An amazing new presentation of art in Amsterdam

It’s before I actually see any art that STEDELIJK BASE amazes me. Entering this first major presentation of art and design in the museum’s history, I’m directed along a timeline tracing the Stedelijk’s ground-breaking journey. Van Gogh, Mondrian, COBRA, Malevich – the museum’s list of past exhibitions reads like a who’s who of contemporary art from the late 19th century onwards. And with STEDELIJK BASE it now has a permanent installation of iconic works which perfectly represents its commitment to experimentation, and shows how its ethos has challenged art and exhibition practices for decades.

A lesson in art history at STEDELIJK BASE / Part 1 (1880 – 1980)

After my history lesson I enter STEDELIJK BASE / Part 1, which traces developments in art and design from the late 19th century up to the 1980s, and has been developed by AMO/Rem Koolhaas with Federico Martelli. Koolhaas says that the museum was his ‘university’. A bold architectural scheme sees the exhibition’s labyrinthine but ordered structure divided by ultra-thin walls – made using 180 tons of steel – presenting surprises and opportunities at every turn. I find myself wandering past works inspired by the horrors of World War 1 and 2 into Claes Oldenburg’s playful pop-art Saw (Hard Version II), or skipping from Andy Warhol’s pop-up books to Francis Bacon’s The Human Figure in Motion. It’s this organic dialogue between works, forms, movements and themes that help make STEDELIJK BASE so successful.


From modernism to Mondrian and beyond

While the freestanding walls in the middle of the space highlight themes, the collection’s perimeter walls run chronologically, meaning you never lose your way in time when circling the room. Beginning with modernists playing with colours and form in France – Vincent van Gogh, Marc Chagall, Anna Boch – I am quickly working through Mondrian’s early work, Cubism, the De Stijl movement, Bauhaus’ tubular steel chairs and COBRA’s provocative paintings. Here lesser-known but influential works, including many by women, are celebrated, and just a few short steps can take you whirling through decades of incredible art. From one moment to the next I am engrossed in the overwhelming and expansive American expressionist paintings of Willem de Kooning and Mark Rothko, marvel at the ‘kinetic art’ featured in the legendary Stedelijk exhibition Bewogen Beweging (Moved Movement), then study the objects glued to a table in Daniel Spoerri’s Table from the City Galerie Restaurant. It’s a rush of fine art, sculpture, product design, graphics, photography, textiles and jewellery. A headlong tour of Kazimir Malevich, Pablo Picasso, Yves Klein, Roy Lichtenstein and Sheila Hicks. And after I finish Part 1 with a visit to Edward Kienholz’s spectacular The Beanery, a walk-in installation/recreation of Barney’s Bar in West Hollywood using authentic objects from 1965, I feel an immediate urge to go around all over again.

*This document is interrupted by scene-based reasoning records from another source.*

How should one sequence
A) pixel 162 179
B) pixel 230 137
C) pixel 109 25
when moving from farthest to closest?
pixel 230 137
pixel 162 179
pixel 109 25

STEDELIJK BASE / Part 2 – (1980 – now)

As it is there’s more to come, as I take the escalator to the upper floor and into an immersive installation by Barbara Kruger. I won’t say too much about this, as it deserves to be seen first-hand and fresh, but it leads into STEDELIJK BASE / Part 2, a tour of contemporary art from the 1980s to the present day. Featuring work by Jeff Koons, Anselm Kiefer, Maarten Baas, Nan Goldin, and Marlene Dumas, Part 2 explores contemporary themes including postmodernism, globalisation, violence and the AIDS epidemic. More concise than Part 1 (but no less successful) standouts include Nan Goldin’s Cookie Portfolio – which documents the tragic death of her friend Cookie Muller from AIDS - and Gert Jan Kocken’s extraordinary New York Times, Tuesday, September 11, 2001, a photo of the newspaper’s front page printed on the day the planes hit the World Trade Center.

Nan Goldin's Cookie and Sharon Dancing in The Back Room

An overview of modern and contemporaryart and design in Amsterdam

With almost 700 pieces occupying an entire new wing of the museum, a clearer layout, and a changing programme of collection displays and temporary exhibitions, the Stedelijk Museum is now the perfect place in Amsterdam to experience the transformation of art in the last century, to bear witness to a spectacular history which has challenged how art is presented, and become part of a new direction in which Dutch artists and designers help lead the way.